* _Given text_:
I had never heard of an Evo grill. The pictures show a very pretty piece of equipment that doesn't seem to lend itself very well to the smoking process. Anything is possible though so if you can turn the heat very low on one section of the grill and put your meat on the cooler part and the wood chips on the hot part and then get a dome like on a Weber bbq instead of the low lid shown on the pictures and then figure out the venting strategy and then rig a rack of some kind to put the meat on and then...

On second thought, you've got a high priced specialty piece of equipment. I'd druther use it for its intended purpose.


----------



## crazycat (Jan 28, 2015)

Only paid $500 for it. Use it a lot. I have a smoker, Big green egg, gas grill and also charcoal grill. I'm versed in grilling. I was just asking if anyone had ever try a butt on the EVO. No big deal. I guess I'll be the first to try. Good or bad I'll post a picture.


----------



## CraigC (Jan 28, 2015)

crazycat said:


> Only paid $500 for it. Use it a lot. I have a smoker, Big green egg, gas grill and also charcoal grill. I'm versed in grilling. I was just asking if anyone had ever try a butt on the EVO. No big deal. I guess I'll be the first to try. Good or bad I'll post a picture.

* _Work instructions_:
Resume the forum thread about smoking a pork butt on an EVO grill, picking up right after its last line.

(Records from a data source)
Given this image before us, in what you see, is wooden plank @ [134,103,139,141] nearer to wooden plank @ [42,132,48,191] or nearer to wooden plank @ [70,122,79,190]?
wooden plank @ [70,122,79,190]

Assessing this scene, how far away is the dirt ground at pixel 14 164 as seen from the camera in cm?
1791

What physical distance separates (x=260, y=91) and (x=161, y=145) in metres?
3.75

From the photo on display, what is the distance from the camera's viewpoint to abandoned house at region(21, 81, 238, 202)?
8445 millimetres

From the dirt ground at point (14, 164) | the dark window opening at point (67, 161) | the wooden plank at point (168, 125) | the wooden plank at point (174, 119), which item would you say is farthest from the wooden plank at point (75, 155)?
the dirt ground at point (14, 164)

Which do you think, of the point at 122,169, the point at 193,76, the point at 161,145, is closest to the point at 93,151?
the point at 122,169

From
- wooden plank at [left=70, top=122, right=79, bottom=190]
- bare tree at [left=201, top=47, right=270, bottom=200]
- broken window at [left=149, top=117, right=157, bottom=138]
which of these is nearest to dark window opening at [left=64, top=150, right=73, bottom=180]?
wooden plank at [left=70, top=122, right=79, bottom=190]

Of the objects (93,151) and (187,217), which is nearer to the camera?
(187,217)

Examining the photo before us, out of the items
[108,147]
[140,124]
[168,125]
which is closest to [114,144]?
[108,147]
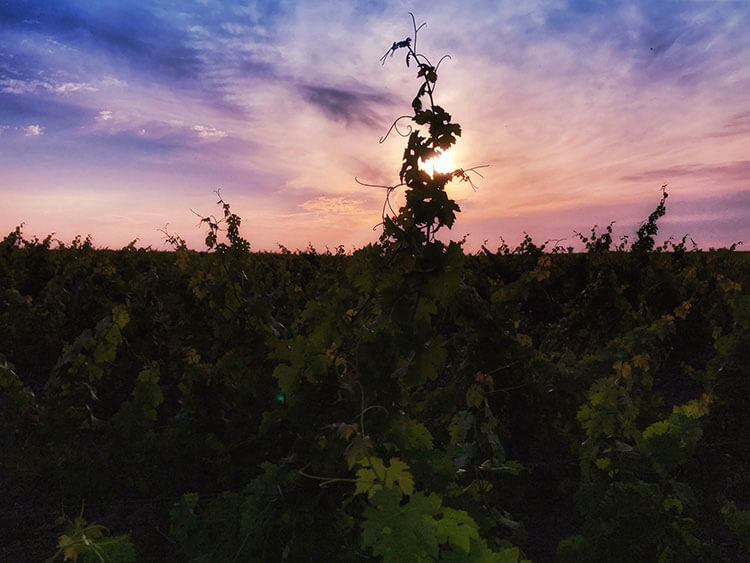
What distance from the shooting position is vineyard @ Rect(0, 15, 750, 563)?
226 cm

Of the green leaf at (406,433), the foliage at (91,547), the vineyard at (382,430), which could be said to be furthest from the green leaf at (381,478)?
the foliage at (91,547)

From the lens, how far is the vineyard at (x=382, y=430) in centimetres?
226

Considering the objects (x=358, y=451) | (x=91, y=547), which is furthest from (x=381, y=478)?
(x=91, y=547)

* _Exercise output_:
Was that a second hand price or are there new ones in that price range? I have a Horizon 16" Classic, offset that I do my smoking in. My Egg is used mostly for pizzas and roasts or for low and slow that doesn't require smoke. Like Cuban pork roast or cochinita pibil.


----------



## crazycat (Jan 28, 2015)

I bought it second hand. Someone bought it for a wedding reception, in from out of town and did not want to transport it. I got the heads up. Just lucky!


----------



## Whiskadoodle (Jan 28, 2015)

I  see the specs say there are 2 circular heating elements.   You can regulate the heat range depending where you place the roast.   A pork butt is going to give off a lot of juice as it cooks,  so you may want to set the meat rack in a heavy duty foil pan to catch the juices as it cooks.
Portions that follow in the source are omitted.